CG: If I told you this in a cafe I’m reasonably sure I would be evaporated by the spy satellites, but in this building I would explode. But I think you kind of know the answer if you know Joss, and if you know his work. From the minute I got the script I thought, wow this of course makes perfect sense. There’s some of the funniest stuff from any of the movies for my money. And at the same time everybody’s voice feels exactly an extension of the voice of the Tony Stark that you know and some new voices like Jeremy [Renner] and Hawkeye, and the whole relationship between he and Black Widow I think is going to be very exciting.

iFanboy: Agent Coulson’s been in films, in animation, and in print. Is there an album perhaps planned?

CG: I’m so glad you asked.


CG: “Coulson Sings The Golden Hits”, is that what you’re talking about?


CG: No. That’s one thing… I think that’s where the limit is. We will never see it. Although now that I’m thinking about it, I’m thinking of the [William] Shatner Rocket Man spoken word album, I don’t see why there couldn’t be “Coulson Reads The Best of Asimov”.


Question: Is your family into the Marvel Universe in the films and now this show?

CG: Well, they are now.


CG: It’s funny to have a daughter. If I had a ten year old son I think I would be a pretty big guy around the house but unless I end up in a scene with Taylor Swift in one of these movies–


CG: It’s just getting me no love at my house.

Question: How different is Coulson in the animated show?

CG: It’s funny, it’s similar to the movies. The animated world is different than any of the other movies, but then each of the movies has been different than any of the other movies. Marvel still does the thing they do so well: there’s action and there’s still characters you care about with problems that are real. And at the same time it’s funny and it’s tongue-in-cheek and I’ve been really impressed with the writing. I thought I was going to spend the whole time going (makes grunting noises) and instead there’s really funny stuff. The interaction between Peter Parker and Principal Coulson is fun and funny and I think that it feels really correct for the animated universe.

Finally, you can’t really have a Spider-Man media day without an appearance by his co-creator, Stan Lee. “I think it’s so hip. He has his little wisecracks to the audience. It’s today. Everything about it is today,” Lee said of Ultimate Spider-Man. “It’s well written, it’s beautifully animated and it’s cool.” Looking back on Spider-Man’s long history in animation, Lee observed, “All of the Spider-Man cartoons were emblematic of the time they were done. And I think that this Ultimate Spider-Man cartoon could only have been done in this period of time. It’s just such a beautiful cartoon,” Lee said. “I like to feel that with our cartoons—like with Ultimate Spider-Man—there’s a feeling that we’re relating to the viewer, that we’re all sharing a little inside joke together that the outside world isn’t aware of. I think it’s important for Marvel and Disney to keep that spirit alive.”
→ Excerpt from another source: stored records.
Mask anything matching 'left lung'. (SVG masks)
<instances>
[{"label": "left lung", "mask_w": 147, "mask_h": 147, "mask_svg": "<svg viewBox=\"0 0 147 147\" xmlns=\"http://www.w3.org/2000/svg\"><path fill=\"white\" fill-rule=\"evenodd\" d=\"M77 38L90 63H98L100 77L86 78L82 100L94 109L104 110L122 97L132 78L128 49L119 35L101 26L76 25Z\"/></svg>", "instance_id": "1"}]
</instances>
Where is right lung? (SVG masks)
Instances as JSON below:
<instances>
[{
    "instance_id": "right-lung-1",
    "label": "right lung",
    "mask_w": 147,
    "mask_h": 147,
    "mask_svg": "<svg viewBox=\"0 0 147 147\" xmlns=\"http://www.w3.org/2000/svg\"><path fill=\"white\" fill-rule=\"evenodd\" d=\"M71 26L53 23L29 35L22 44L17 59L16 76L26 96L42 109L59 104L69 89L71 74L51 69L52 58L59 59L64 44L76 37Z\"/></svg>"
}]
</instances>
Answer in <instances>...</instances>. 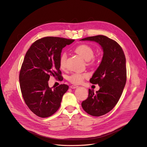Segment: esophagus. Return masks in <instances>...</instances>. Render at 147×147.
I'll return each instance as SVG.
<instances>
[{"label": "esophagus", "mask_w": 147, "mask_h": 147, "mask_svg": "<svg viewBox=\"0 0 147 147\" xmlns=\"http://www.w3.org/2000/svg\"><path fill=\"white\" fill-rule=\"evenodd\" d=\"M78 87V86H76V85H71V86H70V88H72V89H74V88H77Z\"/></svg>", "instance_id": "34e87169"}]
</instances>
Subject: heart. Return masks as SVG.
<instances>
[{"label": "heart", "instance_id": "1", "mask_svg": "<svg viewBox=\"0 0 147 147\" xmlns=\"http://www.w3.org/2000/svg\"><path fill=\"white\" fill-rule=\"evenodd\" d=\"M75 52L83 57L86 61L90 60L94 56V50L92 48L86 44L81 45L77 46L75 49ZM67 60V54L65 53H63L61 55L59 59V65L60 68L64 69L65 67V63ZM88 77L87 73H76L71 75L69 77V80L73 84H80L81 83L84 78Z\"/></svg>", "mask_w": 147, "mask_h": 147}]
</instances>
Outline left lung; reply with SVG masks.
<instances>
[{"label":"left lung","instance_id":"obj_1","mask_svg":"<svg viewBox=\"0 0 147 147\" xmlns=\"http://www.w3.org/2000/svg\"><path fill=\"white\" fill-rule=\"evenodd\" d=\"M80 40L98 43L103 56L97 69L90 80L98 84L100 90L96 92L88 90V97L82 103L88 114L99 117L110 111L121 97L127 80L126 60L124 51L115 41L103 35L88 37Z\"/></svg>","mask_w":147,"mask_h":147}]
</instances>
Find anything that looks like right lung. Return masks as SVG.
I'll return each instance as SVG.
<instances>
[{"label":"right lung","mask_w":147,"mask_h":147,"mask_svg":"<svg viewBox=\"0 0 147 147\" xmlns=\"http://www.w3.org/2000/svg\"><path fill=\"white\" fill-rule=\"evenodd\" d=\"M74 40L45 37L34 42L26 52L19 74L22 96L36 115L49 117L59 109L62 97L69 89L66 84L49 87L50 76L62 78L59 59L63 48Z\"/></svg>","instance_id":"1"}]
</instances>
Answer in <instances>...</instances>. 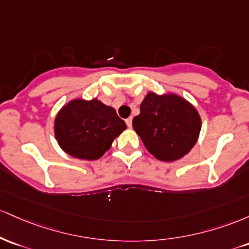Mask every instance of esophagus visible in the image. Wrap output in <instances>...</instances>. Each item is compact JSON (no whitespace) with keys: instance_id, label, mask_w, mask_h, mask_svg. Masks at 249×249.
<instances>
[{"instance_id":"obj_1","label":"esophagus","mask_w":249,"mask_h":249,"mask_svg":"<svg viewBox=\"0 0 249 249\" xmlns=\"http://www.w3.org/2000/svg\"><path fill=\"white\" fill-rule=\"evenodd\" d=\"M132 122H133V119H132V117H128V119L127 120H125V124H127V125H128V127H132Z\"/></svg>"}]
</instances>
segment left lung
<instances>
[{
	"mask_svg": "<svg viewBox=\"0 0 249 249\" xmlns=\"http://www.w3.org/2000/svg\"><path fill=\"white\" fill-rule=\"evenodd\" d=\"M147 150L161 161H175L196 143L201 120L196 109L177 95L149 93L133 119Z\"/></svg>",
	"mask_w": 249,
	"mask_h": 249,
	"instance_id": "8db88e82",
	"label": "left lung"
}]
</instances>
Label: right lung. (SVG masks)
<instances>
[{"label":"right lung","instance_id":"1","mask_svg":"<svg viewBox=\"0 0 249 249\" xmlns=\"http://www.w3.org/2000/svg\"><path fill=\"white\" fill-rule=\"evenodd\" d=\"M125 128L116 111L96 99L69 102L55 120L58 144L67 154L83 160L101 158Z\"/></svg>","mask_w":249,"mask_h":249}]
</instances>
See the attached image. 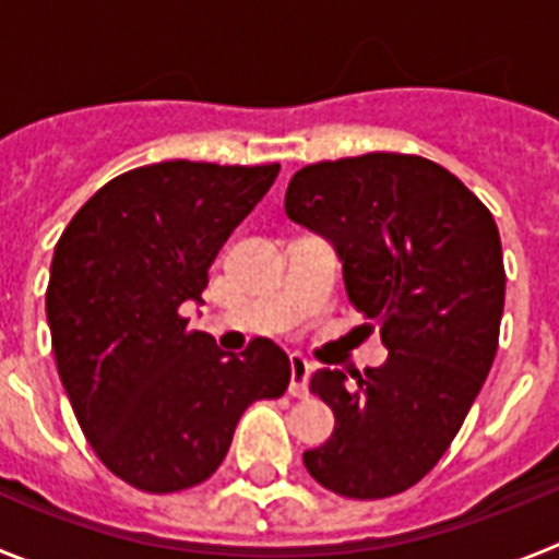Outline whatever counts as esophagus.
<instances>
[{
	"label": "esophagus",
	"mask_w": 559,
	"mask_h": 559,
	"mask_svg": "<svg viewBox=\"0 0 559 559\" xmlns=\"http://www.w3.org/2000/svg\"><path fill=\"white\" fill-rule=\"evenodd\" d=\"M310 360L302 355H290V386L288 392L294 397H308V378H310Z\"/></svg>",
	"instance_id": "34e87169"
}]
</instances>
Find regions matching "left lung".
Wrapping results in <instances>:
<instances>
[{
  "mask_svg": "<svg viewBox=\"0 0 559 559\" xmlns=\"http://www.w3.org/2000/svg\"><path fill=\"white\" fill-rule=\"evenodd\" d=\"M285 212L328 237L344 285L389 358L355 372L316 369L310 392L333 408L316 481L347 498L408 490L451 448L498 349L503 254L490 210L442 165L364 153L294 173Z\"/></svg>",
  "mask_w": 559,
  "mask_h": 559,
  "instance_id": "1",
  "label": "left lung"
}]
</instances>
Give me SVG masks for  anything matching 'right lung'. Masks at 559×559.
<instances>
[{"mask_svg":"<svg viewBox=\"0 0 559 559\" xmlns=\"http://www.w3.org/2000/svg\"><path fill=\"white\" fill-rule=\"evenodd\" d=\"M276 173L136 167L103 185L58 240L47 285L58 374L97 459L136 490L206 481L240 414L288 389L290 360L274 341L226 355L181 313L201 302L212 260Z\"/></svg>","mask_w":559,"mask_h":559,"instance_id":"right-lung-1","label":"right lung"}]
</instances>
Ultimate Spider-Man premieres as part of the “Marvel Universe” animation block on Disney XD on Sunday, April 1.


  1. By limiting their animation to such a narrow age range, DC will continue to crush Marvel in the animation area.

    • Someone’s being a party pooper.

    • I disagree, Marvel can do what DC does and adapt classic stories in addition to things for a younger audience. DC did Teen Titans which was aimed at the younger viewers, but they still continued to release dvd’s with broader themes. Marvel seems to be putting all their eggs in the one basket. That may be an unwise strategy.

  2. I just hope that Avengers is as good as it was last season. And Agent Coulson you’re not fooling me. I saw what you did on the Shield. Shame on you sir.

  3. I absolutely love the character of agent coulsion, I’d love to see him kick some ass in the Avengers movie.

  4. I’m a big Coulson fan, and I loved this interview with CG. He seems like he’s really enjoying the role. And with Man of Action on board I’m pretty sure Ultimate Spidey will be solid.